MOJE OPOWIADANIE „MARYSIA” CZ. I

W pewnej w małej chatce żyła sobie mała dziewczynka, a na imię jej było Marysia. Była śliczną dziewczynką o niebieskich oczkach i blond włosach. Jej rodzice pomarli, a Marysia mieszkała wraz z dziadkiem, który był jedyną jej rodziną. Pomimo, iż dziadek ją bardzo kochał, to i tak Marysia czuła się czasem bardzo samotna, ponieważ brakowało jej towarzystwa dzieci. Marysia chodziła czasami z dziadkiem do sąsiadów, wtedy miała możliwość pobawienia się z ich dziećmi, lecz one bawiąc się z nią śmiały się z Marysi, że ma ciągle tą samą sukienkę. Wprawdzie dziadek starał się ubierać Marysię  jak tylko potrafił to jednak był bardzo biedny i kupował jej tylko najpotrzebniejsze rzeczy.
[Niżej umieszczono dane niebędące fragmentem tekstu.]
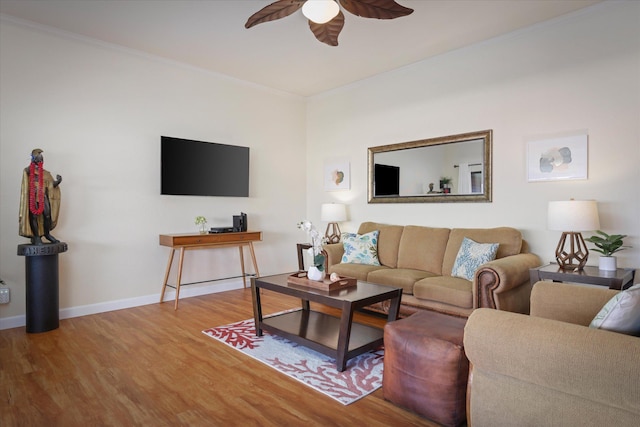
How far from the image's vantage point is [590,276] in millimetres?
2816

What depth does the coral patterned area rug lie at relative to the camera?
2.36 metres

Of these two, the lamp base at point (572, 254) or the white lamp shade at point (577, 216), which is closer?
the white lamp shade at point (577, 216)

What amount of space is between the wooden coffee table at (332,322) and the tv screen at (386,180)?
1.98 meters

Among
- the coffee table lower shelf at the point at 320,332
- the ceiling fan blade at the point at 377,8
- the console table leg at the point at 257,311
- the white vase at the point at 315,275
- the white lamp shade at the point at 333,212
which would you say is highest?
the ceiling fan blade at the point at 377,8

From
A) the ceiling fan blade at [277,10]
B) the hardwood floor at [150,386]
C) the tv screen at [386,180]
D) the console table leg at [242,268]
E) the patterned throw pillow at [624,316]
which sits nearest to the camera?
the patterned throw pillow at [624,316]

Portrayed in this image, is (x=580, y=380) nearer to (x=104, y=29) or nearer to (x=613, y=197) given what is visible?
(x=613, y=197)

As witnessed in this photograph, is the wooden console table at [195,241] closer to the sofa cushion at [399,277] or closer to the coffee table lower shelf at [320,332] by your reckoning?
the coffee table lower shelf at [320,332]

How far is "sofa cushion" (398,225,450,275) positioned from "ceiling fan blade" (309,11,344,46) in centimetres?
219

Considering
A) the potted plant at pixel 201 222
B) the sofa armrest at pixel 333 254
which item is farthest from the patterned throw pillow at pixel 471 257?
the potted plant at pixel 201 222

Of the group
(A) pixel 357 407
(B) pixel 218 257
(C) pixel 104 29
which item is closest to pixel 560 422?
(A) pixel 357 407

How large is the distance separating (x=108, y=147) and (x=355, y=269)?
289 cm

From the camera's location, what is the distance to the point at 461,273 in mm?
3568

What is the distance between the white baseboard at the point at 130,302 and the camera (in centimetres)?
357

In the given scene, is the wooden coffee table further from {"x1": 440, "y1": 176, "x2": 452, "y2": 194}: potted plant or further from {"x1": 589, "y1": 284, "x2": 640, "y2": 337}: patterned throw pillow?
{"x1": 440, "y1": 176, "x2": 452, "y2": 194}: potted plant
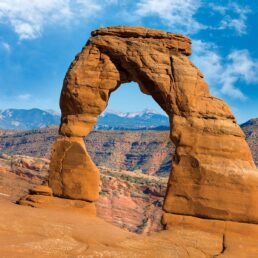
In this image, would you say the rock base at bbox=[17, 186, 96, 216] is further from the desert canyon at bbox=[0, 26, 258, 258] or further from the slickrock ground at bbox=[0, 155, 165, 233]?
the slickrock ground at bbox=[0, 155, 165, 233]

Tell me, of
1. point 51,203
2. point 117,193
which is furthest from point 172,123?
point 117,193

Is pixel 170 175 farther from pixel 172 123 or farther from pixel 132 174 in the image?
pixel 132 174

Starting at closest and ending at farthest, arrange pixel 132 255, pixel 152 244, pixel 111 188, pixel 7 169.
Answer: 1. pixel 132 255
2. pixel 152 244
3. pixel 7 169
4. pixel 111 188

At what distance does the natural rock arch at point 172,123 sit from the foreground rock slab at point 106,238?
1.73 ft

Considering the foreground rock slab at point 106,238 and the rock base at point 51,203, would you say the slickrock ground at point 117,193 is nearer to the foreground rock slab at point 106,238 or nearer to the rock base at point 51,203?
the rock base at point 51,203

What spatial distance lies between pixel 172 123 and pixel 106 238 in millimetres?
5235

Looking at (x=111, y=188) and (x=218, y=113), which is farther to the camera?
(x=111, y=188)

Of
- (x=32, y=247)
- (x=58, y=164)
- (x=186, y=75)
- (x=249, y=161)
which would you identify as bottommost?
(x=32, y=247)

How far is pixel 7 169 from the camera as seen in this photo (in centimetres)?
Answer: 4297

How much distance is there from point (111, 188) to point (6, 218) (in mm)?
36520

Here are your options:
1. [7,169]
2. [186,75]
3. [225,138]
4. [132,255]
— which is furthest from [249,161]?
[7,169]

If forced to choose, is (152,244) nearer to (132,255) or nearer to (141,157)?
(132,255)

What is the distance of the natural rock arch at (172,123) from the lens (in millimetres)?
15164

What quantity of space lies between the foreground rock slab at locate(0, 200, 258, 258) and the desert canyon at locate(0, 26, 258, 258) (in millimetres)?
34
Marysia starała się nie zwracać na to uwagi choć było jej bardzo przykro, że dzieci tak się z niej śmieją. Zawsze jednak bardzo cieszyła się jak po wizycie u sąsiada dziadek zabierał ją do sklepiku i kupował ciasteczka które uwielbiała jeść.

Staruszek starał się jak tylko mógł, aby Marysia była szczęśliwa, lecz mimo ogromnych chęci nie mógł jej zapewnić matczynej miłości, której tak bardzo potrzebowała. Dziewczynka każdego dnia chodziła do szkoły i bardzo lubiła swoją wychowawczynię Panią Beatkę, która także polubiła dziewczynkę i zawsze jej pomagała w lekcjach. Pani Beatka mieszkała w wynajętym pokoiku i żyła sobie skromnie, wiedziała co czuje Marysia bo sama wychowywała się bez rodziców, dlatego czując jak bardzo Marysi brakuje matki, często odwiedzała dziewczynkę i jej dziadka zawsze przynosząc Marysi piękne bajki do poczytania i jakieś łakocie. W ten sposób dziewczynka i nauczycielka zaprzyjaźniły się ze sobą. Marysia po szkole często bawiła się sama na starym strychu, miała tam swój mały kącik zabaw i marzyła o małym piesku od Świętego Mikołaja, każdego roku pisząc do Mikołaja list, lecz nigdy nic nie dostawała. Dziewczynka jednak wierzyła w Mikołaja i dlatego każdego roku czekała cierpliwie, aż Mikołaj przeczyta jej list. Kiedy przyszła zima i zaczęły zbliżać się święta dziadek widząc ogromną przyjaźń pomiędzy wnuczką a nauczycielką zaprosił Panią Beatkę na Wigilię. Kobieta przyjęła zaproszenie bo i tak pewno siedziałaby sama w ten dzień a tak pomyślała sobie, że chociaż spędzi święta ze wspaniałymi ludźmi, którzy w pewien sposób stali się dla niej jak rodzina. Kiedy przyszła Wigilia pod choinką oprócz prezentu od dziadka i Pani Beatki czekał jeszcze jeden prezent dla Marysi, nawet dziadek i Pani Beatka byli zdziwieni tym prezentem, pomyśleli sobie wtedy że to Święty Mikołaj zostawił dla Marysi podarunek bo nikt inny im do głowy nie przychodził. Ucieszona dziewczynka rozpakowała szybko najpierw prezent od Pani Beatki była to sukienka uszyta przez nauczycielkę dla Marysi, a od dziadka dostała cukierki. Zadowolona podbiegła do obojga podziękowała i ucałowała ich wręczając im laurki jakie sama dla nich zrobiła pod choinkę. Oni także podziękowali Marysi tuląc ją w ramionach. Teraz już tylko został jej jeszcze jeden prezent do rozpakowania, który zostawiła sobie na sam koniec. Kiedy go zaczęła rozpakowywać rączki jej się trzęsły bo czuła, że to prezent od Świętego Mikołaja i nagle jej oczom ukazał się prześliczny mały piesek. Szczęśliwa Marysia wzięła pieska na rączki i wykrzyczała:
– Dziękuję Święty Mikołaju to najwspanialszy prezent jaki mogłam dostać.
Uśmiechnięta i pełna radości zaczęła bawić się z nowym pieskiem nadając
mu imię Perełka. I tak minęły im święta pełne radości i szczęścia, a cała trójka czuła się w ten czas świąt jak prawdziwa rodzina.